● Work instruction:
What follows is a set of records. Retype them exactly, leaving out the pictures.

● Data extracts:
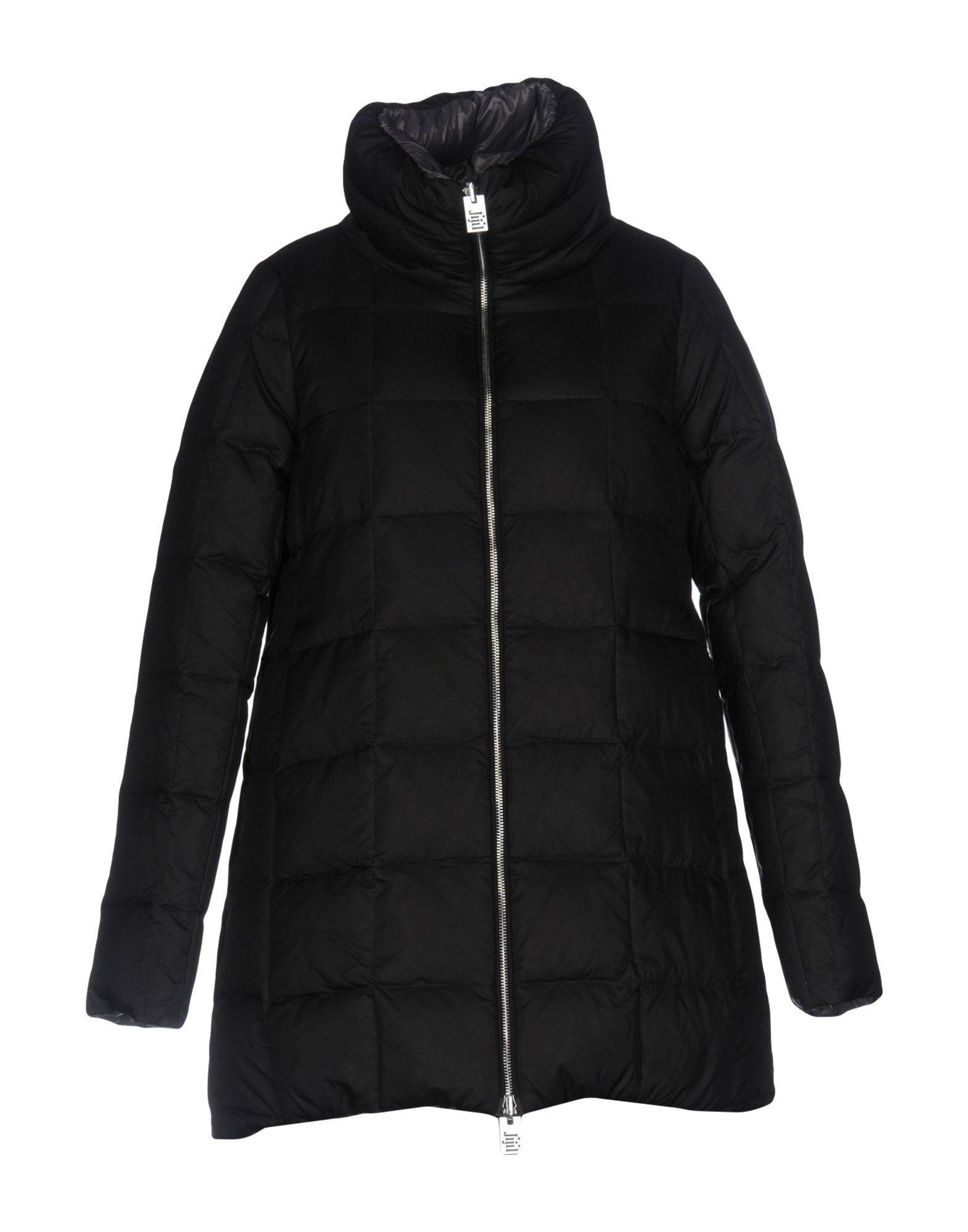 Jijil Down Jackets In Black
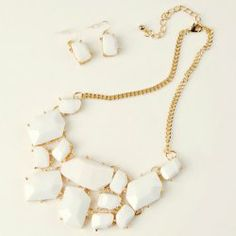 50ff35155eef10  7.49 Sweet Candy Color Multilayered Irregular Argyle Necklace and Earrings  Jewelry Tray
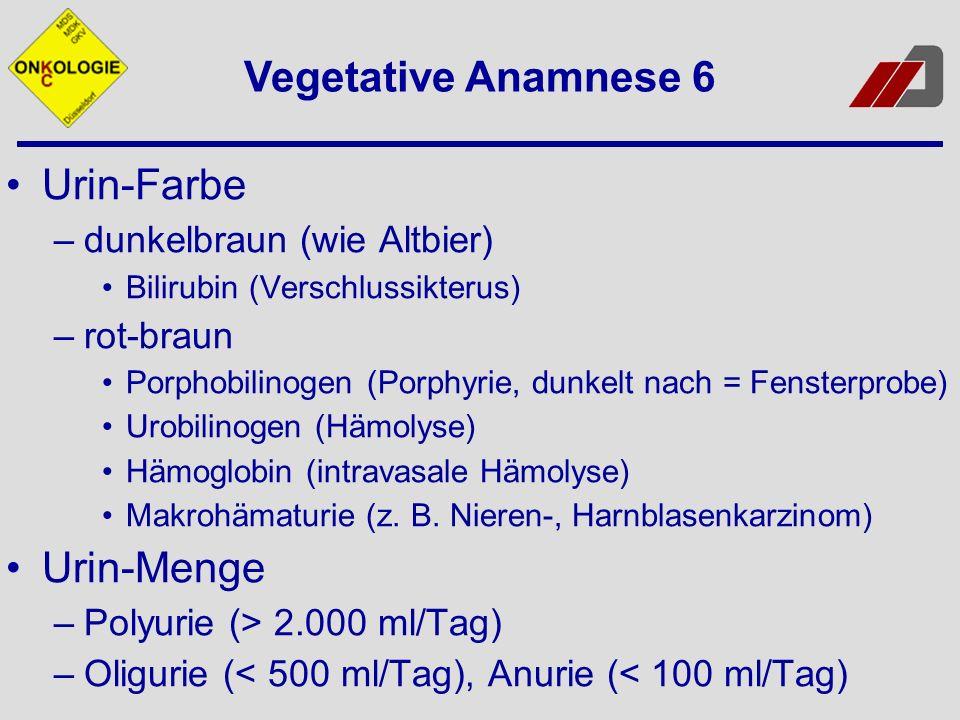 Urin-Farbe –dunkelbraun (wie Altbier) Bilirubin (Verschlussikterus) –rot-braun Porphobilinogen (Porphyrie, dunkelt nach = Fensterprobe) Urobilinogen (
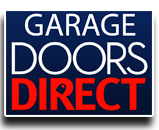 Roll Up Door Direct main logo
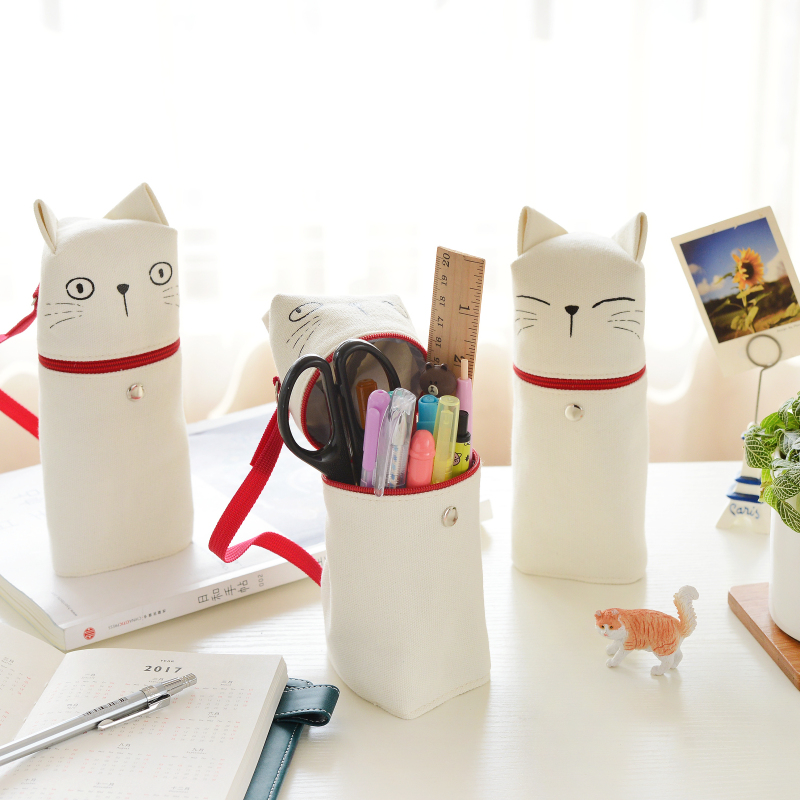 Cute cat pencil bag Lovely expression kitties pen bag with red tail for stationery Office accessories School supplies 6504 cute cat bag locks metal buckle snap clasp closure diy bag accessories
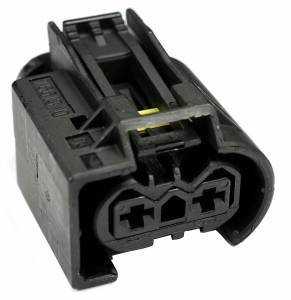 Connectors - 2 Cavities - Connector Experts - Normal Order - CE2005A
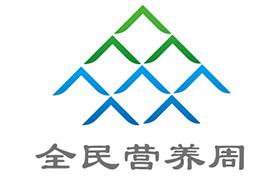 http://www.uchaoma.cn/jiankang/1375802.html
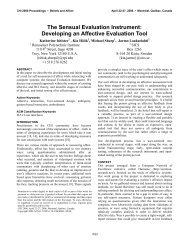 Developing an Affective Evaluation Tool - Katherine Isbister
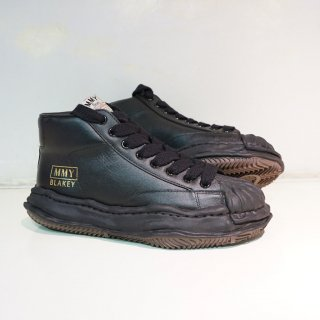 Maison MIHARA YASUHIRO OG Sole Shellcap Leather High-top Sneaker(A06FW701)BLK/BLK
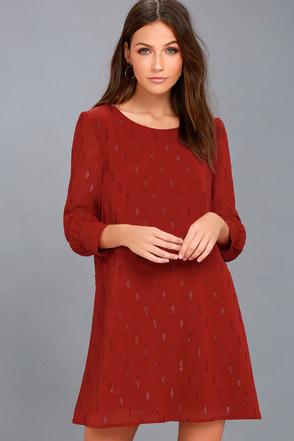 Dayna Wine Red Long Sleeve Shift Dress 1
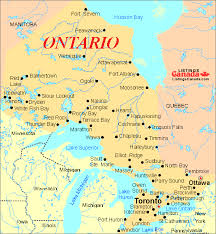 canadian map cities cities in ontario canada map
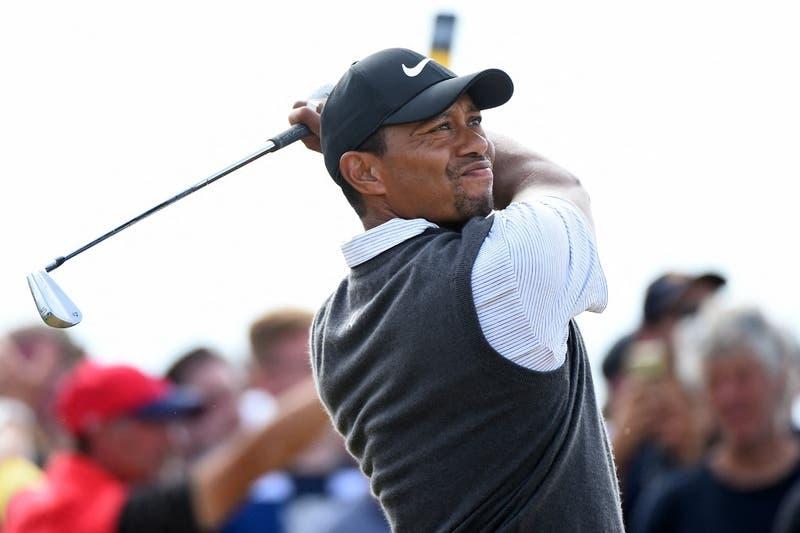 Tiger Woods sufre lesiones graves en una pierna tras sufrir accidente automovilístico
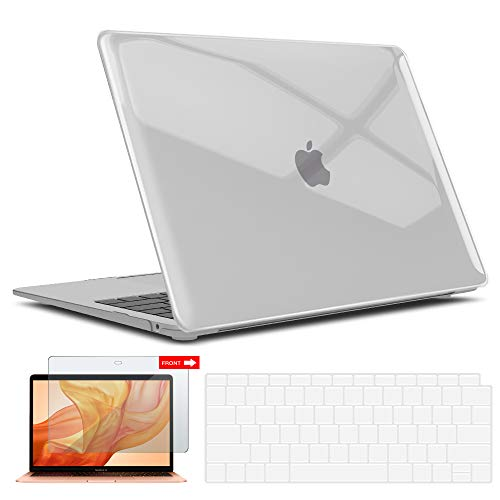 (iBenzer MacBook Air 13 Inch Case, Soft Touch Hard Case Shell Cover with Keyboard Cover Screen Protector for Apple MacBook Air 13 A1369 1466 NO Touch ID, Crystal Clear MMA13CYCL+2)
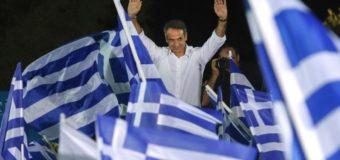 Elezioni in Grecia, il tarlo divisivo nella sconfitta della sinistra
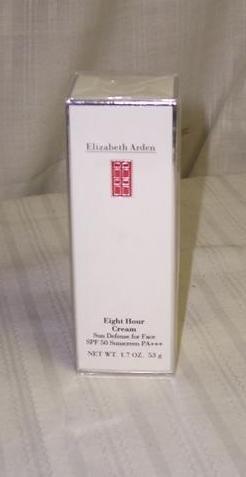 ELIZABETH ARDEN  Eight Hour Cream Sun Defense for Face 1.7 oz SPF 50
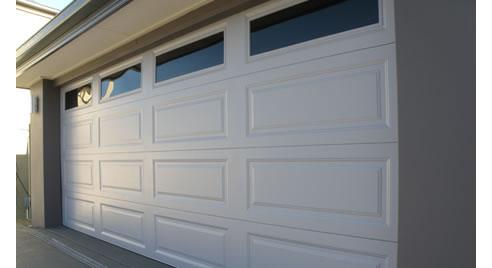 Sectional Garage Doors Sydney From Deville Garage Doors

● Answer to this exercise:
 Jijil Down Jackets In Black
 50ff35155eef10  7.49 Sweet Candy Color Multilayered Irregular Argyle Necklace and Earrings  Jewelry Tray
 Urin-Farbe –dunkelbraun (wie Altbier) Bilirubin (Verschlussikterus) –rot-braun Porphobilinogen (Porphyrie, dunkelt nach = Fensterprobe) Urobilinogen (
 Roll Up Door Direct main logo
 Cute cat pencil bag Lovely expression kitties pen bag with red tail for stationery Office accessories School supplies 6504 cute cat bag locks metal buckle snap clasp closure diy bag accessories
 Connectors - 2 Cavities - Connector Experts - Normal Order - CE2005A
 http://www.uchaoma.cn/jiankang/1375802.html
 Developing an Affective Evaluation Tool - Katherine Isbister
 Maison MIHARA YASUHIRO OG Sole Shellcap Leather High-top Sneaker(A06FW701)BLK/BLK
 Dayna Wine Red Long Sleeve Shift Dress 1
 canadian map cities cities in ontario canada map
 Tiger Woods sufre lesiones graves en una pierna tras sufrir accidente automovilístico
 (iBenzer MacBook Air 13 Inch Case, Soft Touch Hard Case Shell Cover with Keyboard Cover Screen Protector for Apple MacBook Air 13 A1369 1466 NO Touch ID, Crystal Clear MMA13CYCL+2)
 Elezioni in Grecia, il tarlo divisivo nella sconfitta della sinistra
 ELIZABETH ARDEN  Eight Hour Cream Sun Defense for Face 1.7 oz SPF 50
 Sectional Garage Doors Sydney From Deville Garage Doors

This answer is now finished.